Photo Gallery: Personnel losses loom over council meeting
Special Section: San Bernardino
SAN BERNARDINO - The likelihood that Acting City Manager Andrea Travis-Miller will soon take another job and the possibility that many others might follow her out hung over Thursday's special City Council meeting.
Contracts with consultants to help with the city's finances already had the close attention of council members, given how far behind the city was on finance-related tasks that U.S. Bankruptcy Judge Meredith Jury indicated were vital for the city to retain bankruptcy protection.
The contracts become even more important now that Travis-Miller has been nominated to be executive director of the San Gabriel Valley Council of Governments, several council members said.
If the full board of that agency approves her, the city would lose the top manager who has worked with consultants to shepherd the city through its tumultuous bankruptcy process.
The prospect of losing Travis-Miller means the city should be extra vigilant about ensuring consultants are clear on exactly what they are being asked to do.
"I know this sounds like micromanagement to some folks," Councilwoman Wendy McCammack said as she suggested small changes to the language of one contract, "but if Ms. Miller ends up in the best job in the world 30 days from now, they'll say you already agreed to this scope of work, and I don't think that's right."
When city managers have left the city in the past, it has often been followed by other top-level departures, although City Attorney James F. Penman said only one supervisor had written a resignation letter this year. Penman didn't name that person, but police Lt. Paul Williams, the department spokesman, said Steve WilKomm was leaving as division manager of Code Enforcement, which as part of a 2012 budget reduction was moved into the Police Department.
WilKomm will leave Jan. 17, and Williams and Capt. Raymond King will take over his duties until another decision is made, Williams said.

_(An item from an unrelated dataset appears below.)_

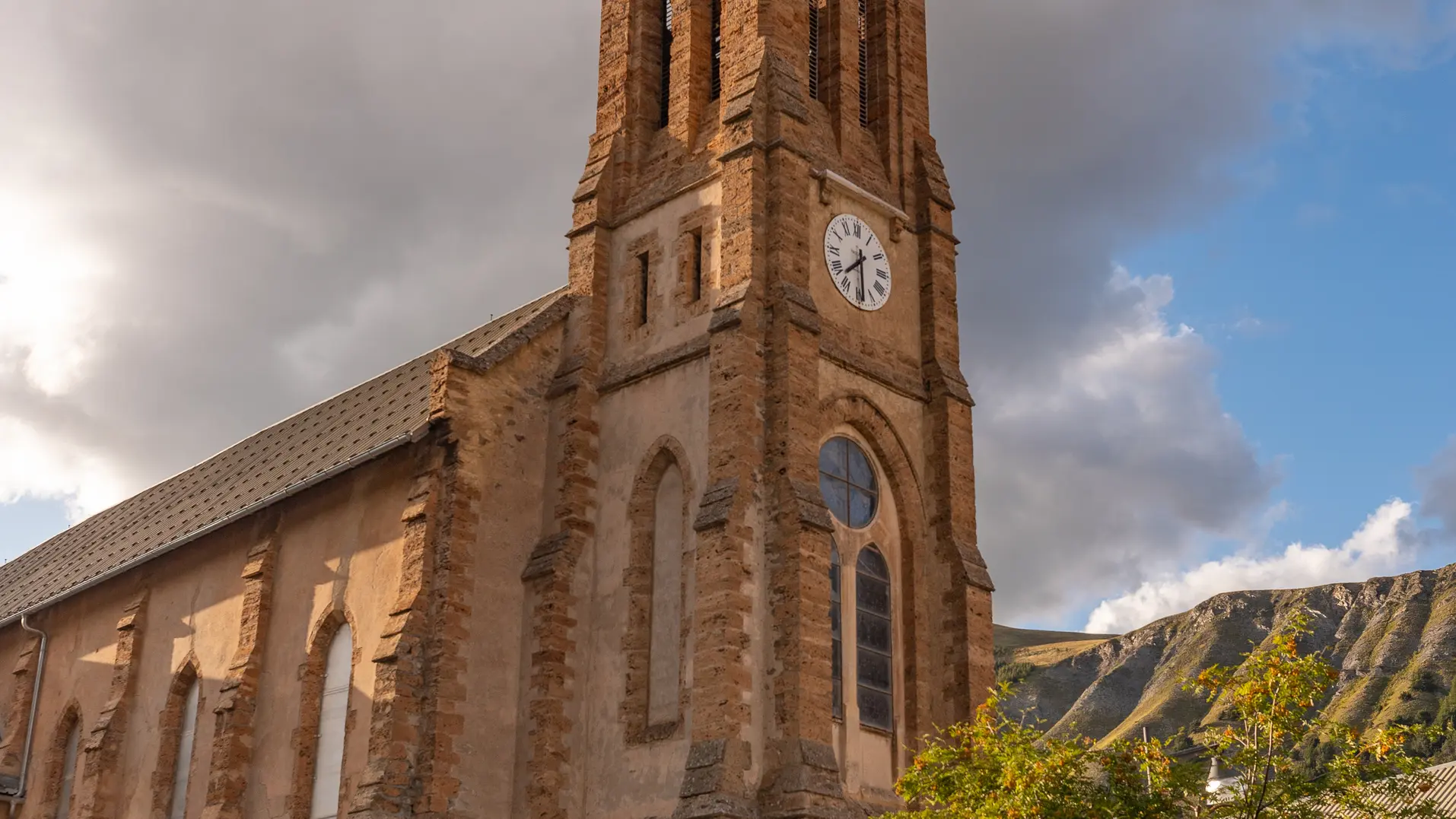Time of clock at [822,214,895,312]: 7:29
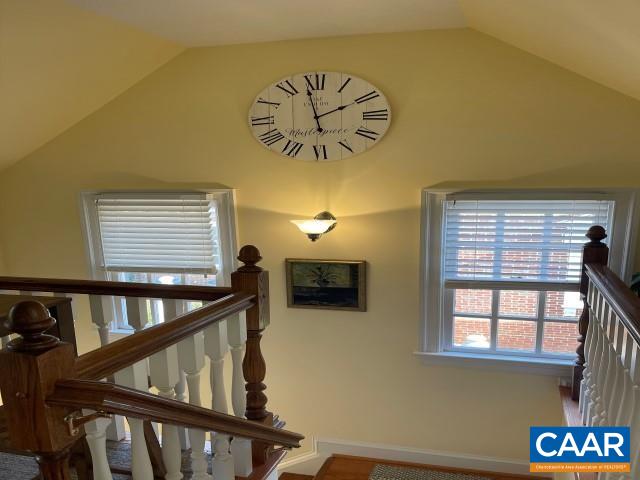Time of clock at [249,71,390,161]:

Travis-Miller has not resigned.
Councilman Fred Shorett said he was concerned that employee turnover, particularly in the city manager position, might complicate attempts to finish the financial reviews and other budget tasks required by the bankruptcy court.
"Not knowing who we might be dealing with or how that position might be filled in the future, I want to be careful we're looking at the long term and not just the short-term needs that are critical," Shorett said.
Travis-Miller, who had declined to become city manager on a non-interim basis, said longevity was important.
"We are cognizant of your concerns and we've tried to fill these positions on a longterm basis," she said.
The council extended a contract with Urban Futures, which has helped the city develop its budget reports and plans since just before moving toward bankruptcy, by up to $200,000 and added $100,000 to the contract with the consulting firm Prostaff.
Council members delayed a decision on whether to start a $60,000 consulting contract with Intellibridge Partners.
Only Councilman John Valdivia, who said he was "uncomfortable with the response" from Urban Futures, voted against the contracts.
Still, McCammack said she was concerned about the rising costs and encouraged staff to look for current city employees who can perform the jobs whenever possible.
The declining size of the city staff was driven home when Finance Director Jason Simpson said the number of people assigned to risk management was "maybe less than one."
Mayor Pat Morris laughed slightly as people asked what that meant.
"It depends on who leaves tomorrow," Morris said.